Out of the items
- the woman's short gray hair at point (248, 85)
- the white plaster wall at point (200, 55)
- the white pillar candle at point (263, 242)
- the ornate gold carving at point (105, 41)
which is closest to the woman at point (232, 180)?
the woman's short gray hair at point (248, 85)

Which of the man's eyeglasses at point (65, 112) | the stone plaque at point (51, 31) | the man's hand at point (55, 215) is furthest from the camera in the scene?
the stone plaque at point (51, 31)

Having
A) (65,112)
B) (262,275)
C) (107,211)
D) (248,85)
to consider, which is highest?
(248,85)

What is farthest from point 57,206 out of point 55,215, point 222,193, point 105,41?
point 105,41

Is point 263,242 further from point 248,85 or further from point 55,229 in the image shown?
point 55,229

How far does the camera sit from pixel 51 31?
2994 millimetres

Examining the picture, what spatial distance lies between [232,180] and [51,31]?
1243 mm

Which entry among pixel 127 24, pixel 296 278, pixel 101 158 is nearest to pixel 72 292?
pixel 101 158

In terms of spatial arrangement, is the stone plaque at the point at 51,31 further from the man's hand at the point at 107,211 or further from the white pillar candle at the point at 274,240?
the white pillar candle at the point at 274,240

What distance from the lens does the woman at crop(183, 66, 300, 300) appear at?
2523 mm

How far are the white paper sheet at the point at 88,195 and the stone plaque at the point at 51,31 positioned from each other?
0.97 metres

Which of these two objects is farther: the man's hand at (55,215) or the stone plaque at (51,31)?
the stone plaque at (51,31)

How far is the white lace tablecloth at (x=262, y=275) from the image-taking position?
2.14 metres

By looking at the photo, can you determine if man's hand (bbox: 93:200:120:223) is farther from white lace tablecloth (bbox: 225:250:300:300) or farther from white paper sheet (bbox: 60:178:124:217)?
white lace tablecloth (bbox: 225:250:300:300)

[WORK INSTRUCTIONS]:
Retype every record above exactly as written.

[REPLY TO THE EXERCISE]:
Out of the items
- the woman's short gray hair at point (248, 85)
- the white plaster wall at point (200, 55)
- the white pillar candle at point (263, 242)
- the ornate gold carving at point (105, 41)
which is closest to the woman at point (232, 180)?
the woman's short gray hair at point (248, 85)

Which of the man's eyeglasses at point (65, 112) | the stone plaque at point (51, 31) | the man's hand at point (55, 215) is furthest from the camera in the scene?
the stone plaque at point (51, 31)

Having
A) (65,112)
B) (262,275)
C) (107,211)
D) (248,85)
to consider, which is highest?
(248,85)

What is farthest from point 57,206 out of point 55,215, point 222,193, point 105,41?
point 105,41

Is point 263,242 further from point 248,85 or further from point 55,229 in the image shown?
point 55,229

How far does the camera sit from pixel 51 31?
2994 millimetres

Examining the picture, what spatial distance lies between [232,180] and [51,31]?
1243 mm

Which entry among pixel 127 24, pixel 296 278, pixel 101 158 is nearest to pixel 72 292?
pixel 101 158

In terms of spatial arrangement, is the stone plaque at the point at 51,31 further from the man's hand at the point at 107,211 or further from the white pillar candle at the point at 274,240?
the white pillar candle at the point at 274,240

What distance from the lens does the woman at crop(183, 66, 300, 300) appear at?
2523 mm

How far are the white paper sheet at the point at 88,195 and the stone plaque at the point at 51,31 positioned from each other?
0.97 metres

Which of these two objects is farther: the man's hand at (55,215) or the stone plaque at (51,31)?
the stone plaque at (51,31)

How far is the white lace tablecloth at (x=262, y=275) from the image-taking position?
2.14 metres

By looking at the photo, can you determine if man's hand (bbox: 93:200:120:223) is farther from white lace tablecloth (bbox: 225:250:300:300) or farther from white paper sheet (bbox: 60:178:124:217)?
white lace tablecloth (bbox: 225:250:300:300)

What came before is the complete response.